I've posted about editing before, and hinted it's a sometime series. This is the third in the series, on preserving the tone when you're editing your story.
The tone is the overall feel of a story. A story can be funny, gritty, light, dark, satiric or earnest, pessimistic, optimistic, fun, sad, or some shade in between. Many tones blend those elements.
The tone isn't necessarily in the individual words, though the words you choose to employ can affect the tone. Tone is an overall picture within the book, the lens you're showing your world through.
In your early drafts, you're probably not even aware of the tone you're writing in, especially if you're a pantster. If you don't know whether the ending is going to be uplifting, bittersweet, or sad, you don't know which details to highlight or how well the words need to trip across the page.
At some point in your macro edits, though, you do need to figure out what tone the story needs. Don't settle on a tone before you've figured out an ending. Everything about the story will have to lead to that ending, but the tone will make the ending inevitable, so that it's the only ending that works for the story.

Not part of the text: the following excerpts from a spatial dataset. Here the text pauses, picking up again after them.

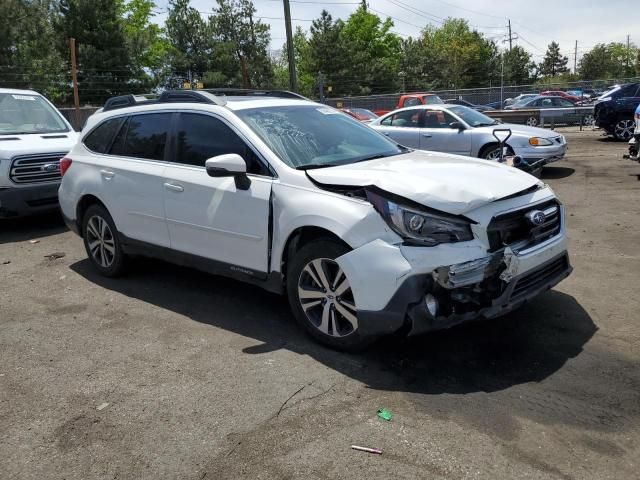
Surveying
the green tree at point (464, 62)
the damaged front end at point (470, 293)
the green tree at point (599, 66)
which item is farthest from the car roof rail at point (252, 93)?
the green tree at point (599, 66)

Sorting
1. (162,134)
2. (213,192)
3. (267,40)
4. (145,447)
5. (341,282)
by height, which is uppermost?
(267,40)

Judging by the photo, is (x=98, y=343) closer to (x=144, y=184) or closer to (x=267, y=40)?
(x=144, y=184)

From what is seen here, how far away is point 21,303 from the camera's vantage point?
17.7 ft

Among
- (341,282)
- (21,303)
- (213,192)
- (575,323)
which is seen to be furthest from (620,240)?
(21,303)

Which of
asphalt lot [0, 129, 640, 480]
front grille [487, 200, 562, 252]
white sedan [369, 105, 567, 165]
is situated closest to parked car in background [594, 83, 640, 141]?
white sedan [369, 105, 567, 165]

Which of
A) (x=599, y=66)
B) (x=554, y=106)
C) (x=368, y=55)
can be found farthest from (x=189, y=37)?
(x=599, y=66)

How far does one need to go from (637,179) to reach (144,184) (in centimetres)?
905

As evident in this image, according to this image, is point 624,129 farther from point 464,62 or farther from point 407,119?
point 464,62

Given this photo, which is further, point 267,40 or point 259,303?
point 267,40

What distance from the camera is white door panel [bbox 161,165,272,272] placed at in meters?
4.33

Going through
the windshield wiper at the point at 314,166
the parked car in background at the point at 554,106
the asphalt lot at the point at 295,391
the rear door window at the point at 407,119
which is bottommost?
the asphalt lot at the point at 295,391

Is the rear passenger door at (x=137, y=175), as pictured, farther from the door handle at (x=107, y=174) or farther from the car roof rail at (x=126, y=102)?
the car roof rail at (x=126, y=102)

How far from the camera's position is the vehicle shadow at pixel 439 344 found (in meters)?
3.62

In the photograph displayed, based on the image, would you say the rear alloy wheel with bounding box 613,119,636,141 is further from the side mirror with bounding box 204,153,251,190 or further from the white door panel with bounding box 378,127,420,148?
the side mirror with bounding box 204,153,251,190
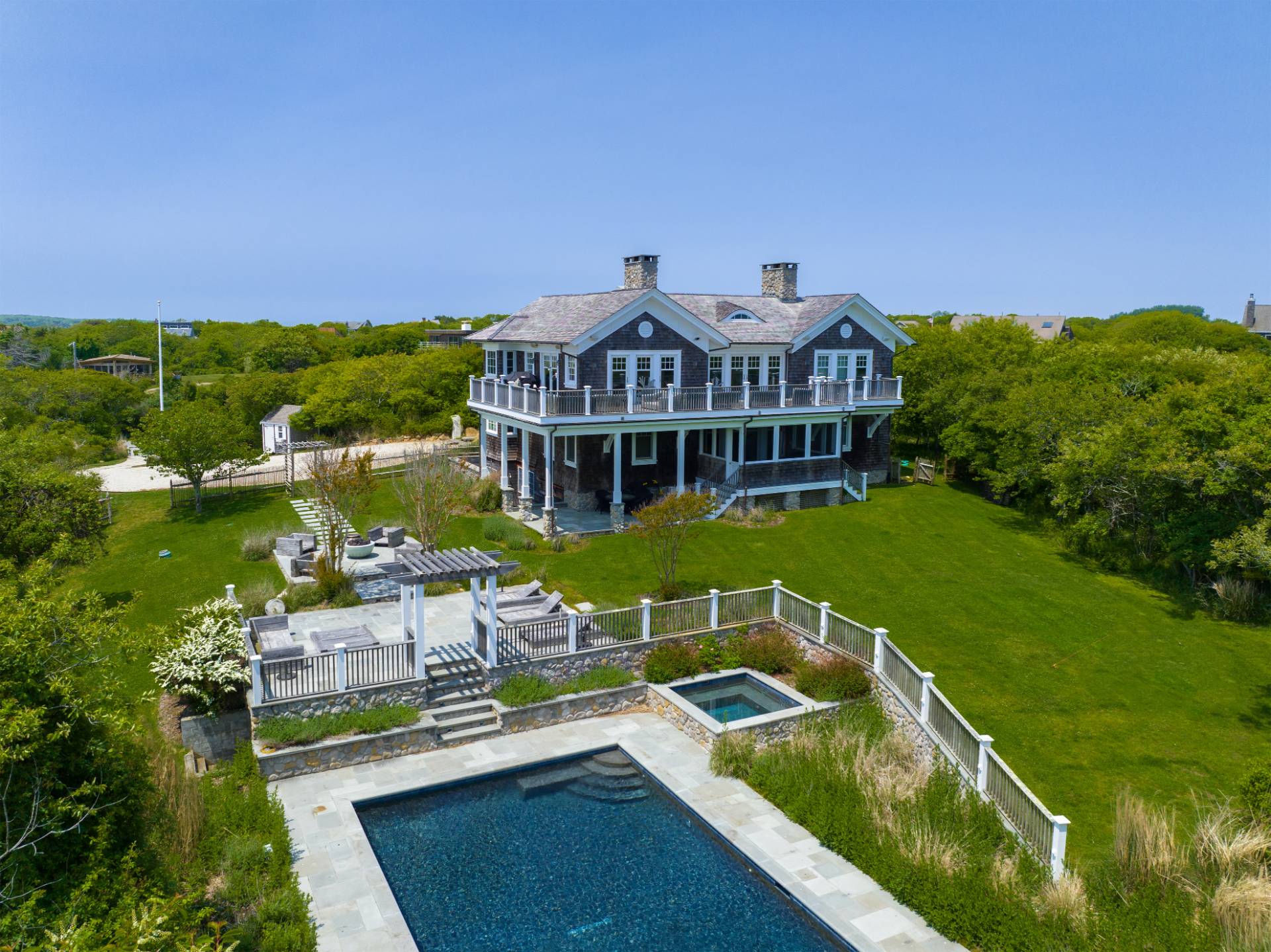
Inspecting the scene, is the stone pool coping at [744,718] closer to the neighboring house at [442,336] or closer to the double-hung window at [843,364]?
the double-hung window at [843,364]

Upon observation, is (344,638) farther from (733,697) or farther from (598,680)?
(733,697)

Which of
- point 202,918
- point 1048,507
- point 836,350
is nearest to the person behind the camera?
point 202,918

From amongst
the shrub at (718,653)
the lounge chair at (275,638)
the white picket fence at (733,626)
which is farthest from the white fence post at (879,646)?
the lounge chair at (275,638)

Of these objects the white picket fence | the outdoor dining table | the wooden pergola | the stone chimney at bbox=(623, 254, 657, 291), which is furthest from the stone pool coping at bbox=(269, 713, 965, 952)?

Once you've figured out how light or dark, humorous or serious, hopeful or cranky your story is, then you need to tweak the story to reflect that tone. Pick details that support the tone. Pick language that implies the tone you're writing toward. Weather, the colors your perspective character notices, the events you highlight in depth, all lend themselves to the tone.
You'll probably find that a lot of scenes don't need much work, because you knew all along what tone you were writing. Those scenes are fine to leave as they are. It's the ones where you lost the thread, maybe thought too much about what you were writing, that you'll need to fix the tone.
Tone can tie together a whole story, connecting even seemingly disjointed vignettes. A reader can be carried through a rather confusing start if they feel it's all part of the same picture.
Similarly, though, if you switch the tone around, indicating carefree happiness in one scene, then following that up with a grisly murder, for instance, no matter how good your transition, you're likely to lose the reader.